CLEVELAND — As students in the Cleveland Metropolitan School District return to class, safety remains top of mind.
Three students were killed near Cleveland schools during last academic year. Now, a collaboration between Cleveland police, CMSD, and Greater Cleveland Regional Transit Authority police is aimed at protecting students for the 2023-24 school year.
The focus is on safety at dismissal times at four Cleveland high schools: John Adams, John F. Kennedy, Garrett Morgan, and John Marshall.
"Fights and just the crime and the violence [are] defiantly increasing," Robben Adhikari, owner of a home care business less than a half-mile up the street from John Marshall, said. "When I used to walk down here two to three years ago, there's, like, less people. But nowadays, since I'm a business owner here, I see a lot of people that [are] in my parking lot — crowding, talking, play-fighting."
Adhikari is a 2019 John Marshall graduate and has seen violence increase in the seven to eight months since he's been at his current business location in a shopping plaza on West 140th Street.
"We are like, four businesses here … and we try to avoid those kind[s] of stuff like crowd gatherings," he told 3News. "But you know, we can only do so much."

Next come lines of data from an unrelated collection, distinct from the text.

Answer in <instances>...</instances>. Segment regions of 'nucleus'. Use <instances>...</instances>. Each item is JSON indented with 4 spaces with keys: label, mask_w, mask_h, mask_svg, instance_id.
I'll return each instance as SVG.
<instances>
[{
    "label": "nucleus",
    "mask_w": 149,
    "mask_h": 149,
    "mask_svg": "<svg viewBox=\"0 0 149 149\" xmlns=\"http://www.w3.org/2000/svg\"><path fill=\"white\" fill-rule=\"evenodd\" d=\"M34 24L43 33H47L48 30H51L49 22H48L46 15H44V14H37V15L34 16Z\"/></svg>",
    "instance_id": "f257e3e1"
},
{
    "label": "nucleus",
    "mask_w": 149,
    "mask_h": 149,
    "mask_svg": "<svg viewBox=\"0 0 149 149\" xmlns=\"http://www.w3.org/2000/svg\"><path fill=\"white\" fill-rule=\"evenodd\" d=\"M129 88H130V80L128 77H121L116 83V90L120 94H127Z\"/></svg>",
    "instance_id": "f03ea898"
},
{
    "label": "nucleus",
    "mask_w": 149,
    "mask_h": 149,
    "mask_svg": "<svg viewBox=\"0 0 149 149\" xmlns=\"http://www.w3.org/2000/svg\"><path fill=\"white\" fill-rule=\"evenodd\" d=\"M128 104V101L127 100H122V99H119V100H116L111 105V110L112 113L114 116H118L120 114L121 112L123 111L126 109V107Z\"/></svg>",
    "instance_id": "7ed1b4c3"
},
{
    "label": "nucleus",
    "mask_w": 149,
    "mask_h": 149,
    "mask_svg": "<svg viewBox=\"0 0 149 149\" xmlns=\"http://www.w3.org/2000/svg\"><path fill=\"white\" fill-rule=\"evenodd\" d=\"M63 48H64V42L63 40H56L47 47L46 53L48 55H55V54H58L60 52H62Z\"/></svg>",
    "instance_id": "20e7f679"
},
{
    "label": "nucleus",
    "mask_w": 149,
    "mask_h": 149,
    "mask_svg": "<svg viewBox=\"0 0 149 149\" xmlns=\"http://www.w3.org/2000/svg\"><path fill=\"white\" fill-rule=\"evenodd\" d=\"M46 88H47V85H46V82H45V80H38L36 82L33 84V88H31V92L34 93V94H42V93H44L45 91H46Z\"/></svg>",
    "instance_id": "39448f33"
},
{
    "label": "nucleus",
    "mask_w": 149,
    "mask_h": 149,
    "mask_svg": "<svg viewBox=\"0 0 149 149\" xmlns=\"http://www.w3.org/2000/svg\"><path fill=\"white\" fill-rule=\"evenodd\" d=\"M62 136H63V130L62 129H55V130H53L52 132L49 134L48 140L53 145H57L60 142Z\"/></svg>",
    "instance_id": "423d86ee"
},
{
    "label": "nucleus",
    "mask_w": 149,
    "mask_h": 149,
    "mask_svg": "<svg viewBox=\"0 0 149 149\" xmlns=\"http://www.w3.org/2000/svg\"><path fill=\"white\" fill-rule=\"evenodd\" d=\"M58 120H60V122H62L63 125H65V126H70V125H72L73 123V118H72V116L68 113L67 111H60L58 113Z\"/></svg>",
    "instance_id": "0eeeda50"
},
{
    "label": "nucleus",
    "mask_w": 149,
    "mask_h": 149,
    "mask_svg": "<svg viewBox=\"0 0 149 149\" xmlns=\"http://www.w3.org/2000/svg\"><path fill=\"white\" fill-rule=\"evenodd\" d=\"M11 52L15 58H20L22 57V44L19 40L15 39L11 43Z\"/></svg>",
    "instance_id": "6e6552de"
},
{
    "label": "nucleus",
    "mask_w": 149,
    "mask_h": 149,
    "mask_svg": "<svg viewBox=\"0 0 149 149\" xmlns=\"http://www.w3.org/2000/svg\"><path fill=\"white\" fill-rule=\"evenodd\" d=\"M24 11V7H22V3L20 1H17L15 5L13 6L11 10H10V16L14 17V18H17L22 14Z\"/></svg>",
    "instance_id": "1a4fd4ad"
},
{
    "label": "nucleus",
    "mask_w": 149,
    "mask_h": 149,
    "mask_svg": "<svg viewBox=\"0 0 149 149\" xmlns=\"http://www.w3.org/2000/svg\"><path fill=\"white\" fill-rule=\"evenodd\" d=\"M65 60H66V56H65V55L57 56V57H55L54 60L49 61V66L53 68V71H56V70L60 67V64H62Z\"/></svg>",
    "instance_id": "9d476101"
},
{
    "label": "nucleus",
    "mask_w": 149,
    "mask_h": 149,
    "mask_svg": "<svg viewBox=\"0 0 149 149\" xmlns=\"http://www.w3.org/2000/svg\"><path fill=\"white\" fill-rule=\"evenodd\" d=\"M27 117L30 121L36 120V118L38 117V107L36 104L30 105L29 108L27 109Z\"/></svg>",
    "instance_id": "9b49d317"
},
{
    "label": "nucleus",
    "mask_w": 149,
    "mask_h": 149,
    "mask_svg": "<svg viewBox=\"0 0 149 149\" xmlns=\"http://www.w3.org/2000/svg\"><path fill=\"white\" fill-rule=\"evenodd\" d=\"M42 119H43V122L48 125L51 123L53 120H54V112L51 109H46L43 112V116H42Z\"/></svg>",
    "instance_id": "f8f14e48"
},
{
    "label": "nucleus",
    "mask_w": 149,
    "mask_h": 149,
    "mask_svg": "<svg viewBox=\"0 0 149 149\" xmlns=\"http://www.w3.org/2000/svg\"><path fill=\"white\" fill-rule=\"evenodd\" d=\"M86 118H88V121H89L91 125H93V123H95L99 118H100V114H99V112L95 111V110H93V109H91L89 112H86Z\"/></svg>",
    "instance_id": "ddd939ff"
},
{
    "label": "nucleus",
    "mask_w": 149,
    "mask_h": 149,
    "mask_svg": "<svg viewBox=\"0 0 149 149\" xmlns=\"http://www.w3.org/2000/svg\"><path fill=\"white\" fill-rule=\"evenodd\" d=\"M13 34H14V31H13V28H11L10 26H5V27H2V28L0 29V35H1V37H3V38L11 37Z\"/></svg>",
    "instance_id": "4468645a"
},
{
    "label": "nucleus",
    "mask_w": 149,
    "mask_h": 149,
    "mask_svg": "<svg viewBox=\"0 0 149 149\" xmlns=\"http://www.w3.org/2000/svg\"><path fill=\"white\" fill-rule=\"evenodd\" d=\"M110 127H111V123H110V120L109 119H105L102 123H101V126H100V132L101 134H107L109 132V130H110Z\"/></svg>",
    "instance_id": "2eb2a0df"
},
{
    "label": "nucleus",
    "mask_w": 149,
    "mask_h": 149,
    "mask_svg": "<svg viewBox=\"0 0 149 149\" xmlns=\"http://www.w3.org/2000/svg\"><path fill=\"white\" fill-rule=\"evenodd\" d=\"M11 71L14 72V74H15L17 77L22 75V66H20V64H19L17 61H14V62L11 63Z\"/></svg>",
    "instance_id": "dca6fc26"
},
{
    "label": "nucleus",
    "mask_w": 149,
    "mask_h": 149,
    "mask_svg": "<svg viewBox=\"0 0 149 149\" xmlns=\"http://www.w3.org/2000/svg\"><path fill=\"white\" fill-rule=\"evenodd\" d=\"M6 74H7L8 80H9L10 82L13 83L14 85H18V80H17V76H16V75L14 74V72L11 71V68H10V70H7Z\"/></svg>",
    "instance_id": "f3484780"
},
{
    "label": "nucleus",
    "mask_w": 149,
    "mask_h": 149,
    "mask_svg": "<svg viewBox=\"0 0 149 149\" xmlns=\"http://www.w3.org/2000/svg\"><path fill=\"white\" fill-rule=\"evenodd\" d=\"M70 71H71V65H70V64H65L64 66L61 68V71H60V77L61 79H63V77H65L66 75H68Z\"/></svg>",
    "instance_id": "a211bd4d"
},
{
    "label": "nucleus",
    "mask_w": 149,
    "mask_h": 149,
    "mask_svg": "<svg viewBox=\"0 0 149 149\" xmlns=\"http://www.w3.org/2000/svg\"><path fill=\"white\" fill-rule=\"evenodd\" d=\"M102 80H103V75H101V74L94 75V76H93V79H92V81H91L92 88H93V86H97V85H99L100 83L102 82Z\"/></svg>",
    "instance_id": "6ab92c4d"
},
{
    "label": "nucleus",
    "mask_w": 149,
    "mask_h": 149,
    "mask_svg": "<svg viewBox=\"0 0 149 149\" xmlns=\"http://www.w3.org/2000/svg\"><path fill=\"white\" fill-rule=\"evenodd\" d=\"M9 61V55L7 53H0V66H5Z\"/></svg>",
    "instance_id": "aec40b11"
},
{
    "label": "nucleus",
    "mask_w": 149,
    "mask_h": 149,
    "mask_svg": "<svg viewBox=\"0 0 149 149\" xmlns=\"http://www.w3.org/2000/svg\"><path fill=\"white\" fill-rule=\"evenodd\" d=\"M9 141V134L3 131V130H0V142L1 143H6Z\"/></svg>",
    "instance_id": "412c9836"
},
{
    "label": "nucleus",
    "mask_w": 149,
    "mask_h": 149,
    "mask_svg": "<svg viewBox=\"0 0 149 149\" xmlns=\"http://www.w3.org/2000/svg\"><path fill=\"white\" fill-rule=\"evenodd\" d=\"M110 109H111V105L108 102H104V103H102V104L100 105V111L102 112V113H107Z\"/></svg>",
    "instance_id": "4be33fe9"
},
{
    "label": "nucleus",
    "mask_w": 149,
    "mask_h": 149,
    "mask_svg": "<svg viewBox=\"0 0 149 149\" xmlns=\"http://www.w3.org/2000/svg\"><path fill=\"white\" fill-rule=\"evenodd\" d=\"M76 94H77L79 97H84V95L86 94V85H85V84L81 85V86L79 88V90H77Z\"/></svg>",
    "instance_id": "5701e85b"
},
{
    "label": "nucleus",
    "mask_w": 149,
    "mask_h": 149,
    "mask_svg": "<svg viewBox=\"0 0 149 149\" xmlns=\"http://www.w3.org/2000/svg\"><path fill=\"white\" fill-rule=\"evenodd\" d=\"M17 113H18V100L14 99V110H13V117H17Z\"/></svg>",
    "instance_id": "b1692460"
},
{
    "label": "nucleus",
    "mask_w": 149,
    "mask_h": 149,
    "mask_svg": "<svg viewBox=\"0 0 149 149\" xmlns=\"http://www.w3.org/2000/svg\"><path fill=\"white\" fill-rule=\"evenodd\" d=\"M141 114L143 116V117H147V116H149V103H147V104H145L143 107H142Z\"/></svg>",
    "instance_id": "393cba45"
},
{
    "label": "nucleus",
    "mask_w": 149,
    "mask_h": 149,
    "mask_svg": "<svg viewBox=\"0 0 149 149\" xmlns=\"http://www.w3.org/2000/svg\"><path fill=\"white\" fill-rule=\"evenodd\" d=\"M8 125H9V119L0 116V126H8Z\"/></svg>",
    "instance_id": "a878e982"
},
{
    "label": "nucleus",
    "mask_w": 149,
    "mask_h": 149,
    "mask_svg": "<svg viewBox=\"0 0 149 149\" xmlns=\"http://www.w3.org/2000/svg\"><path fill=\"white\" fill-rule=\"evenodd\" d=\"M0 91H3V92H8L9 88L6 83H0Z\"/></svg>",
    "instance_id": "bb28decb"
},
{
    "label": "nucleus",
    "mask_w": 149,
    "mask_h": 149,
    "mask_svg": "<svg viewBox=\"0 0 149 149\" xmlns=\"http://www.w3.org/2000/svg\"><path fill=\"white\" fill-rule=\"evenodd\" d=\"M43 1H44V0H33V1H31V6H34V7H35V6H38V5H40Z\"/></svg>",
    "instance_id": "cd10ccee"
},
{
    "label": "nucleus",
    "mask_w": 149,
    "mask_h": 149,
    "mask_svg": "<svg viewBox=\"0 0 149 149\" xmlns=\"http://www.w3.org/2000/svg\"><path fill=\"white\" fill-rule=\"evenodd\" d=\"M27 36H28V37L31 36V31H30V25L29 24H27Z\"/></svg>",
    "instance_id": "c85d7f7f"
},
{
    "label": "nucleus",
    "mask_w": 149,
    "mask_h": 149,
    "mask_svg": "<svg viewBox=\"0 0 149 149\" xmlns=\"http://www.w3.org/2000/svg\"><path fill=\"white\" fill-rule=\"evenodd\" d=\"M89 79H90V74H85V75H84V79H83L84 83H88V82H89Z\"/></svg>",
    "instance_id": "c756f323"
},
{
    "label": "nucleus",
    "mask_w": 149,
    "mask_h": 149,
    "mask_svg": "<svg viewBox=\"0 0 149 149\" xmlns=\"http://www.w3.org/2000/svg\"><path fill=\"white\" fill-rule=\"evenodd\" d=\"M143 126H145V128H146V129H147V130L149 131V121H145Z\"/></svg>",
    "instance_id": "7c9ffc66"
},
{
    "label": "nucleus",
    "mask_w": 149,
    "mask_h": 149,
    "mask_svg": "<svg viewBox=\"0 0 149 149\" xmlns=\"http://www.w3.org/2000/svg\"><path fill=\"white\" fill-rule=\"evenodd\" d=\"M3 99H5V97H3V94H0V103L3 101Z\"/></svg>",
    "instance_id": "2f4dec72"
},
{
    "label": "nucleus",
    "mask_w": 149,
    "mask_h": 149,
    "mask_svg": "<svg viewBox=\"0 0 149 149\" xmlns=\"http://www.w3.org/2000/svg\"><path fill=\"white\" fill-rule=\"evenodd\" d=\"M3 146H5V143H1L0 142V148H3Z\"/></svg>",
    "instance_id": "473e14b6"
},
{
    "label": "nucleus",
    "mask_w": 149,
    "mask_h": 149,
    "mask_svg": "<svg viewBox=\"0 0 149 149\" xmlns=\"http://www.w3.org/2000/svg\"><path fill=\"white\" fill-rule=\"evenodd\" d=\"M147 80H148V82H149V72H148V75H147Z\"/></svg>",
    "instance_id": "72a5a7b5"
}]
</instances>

According to a memo from transit police, the cross-agency team found the increased violence is due to non-students coming to schools around dismissal times to commit crime along with students being involved in mischief or violence at and near schools, businesses, and train stations.
Deputy Chief Sammy Morris from the Cleveland Division of Police says this partnership will make a positive impact on the communities each department serves.
"This an example of the successful partnerships that we have established with our law enforcement partners and the community," Morris added. "As a result of these partnerships, we are working together for the safety and wellbeing of our CMSD Scholars."
The three-department collaboration comes after a student was shot and killed at a bus stop outside of John Adams College & Career Academy this past January. The transit police memo indicates safety strategies include:
- Adjusting dismissal times to better align with bus schedules to disburse students quicker.
- Adjusting bus times to disburse students quicker.
- Providing after-school activities to allow students the ability to remain in school until a bus arrives.
- Providing more police/security presence to keep students safe and mitigate issues before escalation.
The departments will meet biweekly to share intelligence, maximize visibility at hot spots, and develop cross-agency solutions.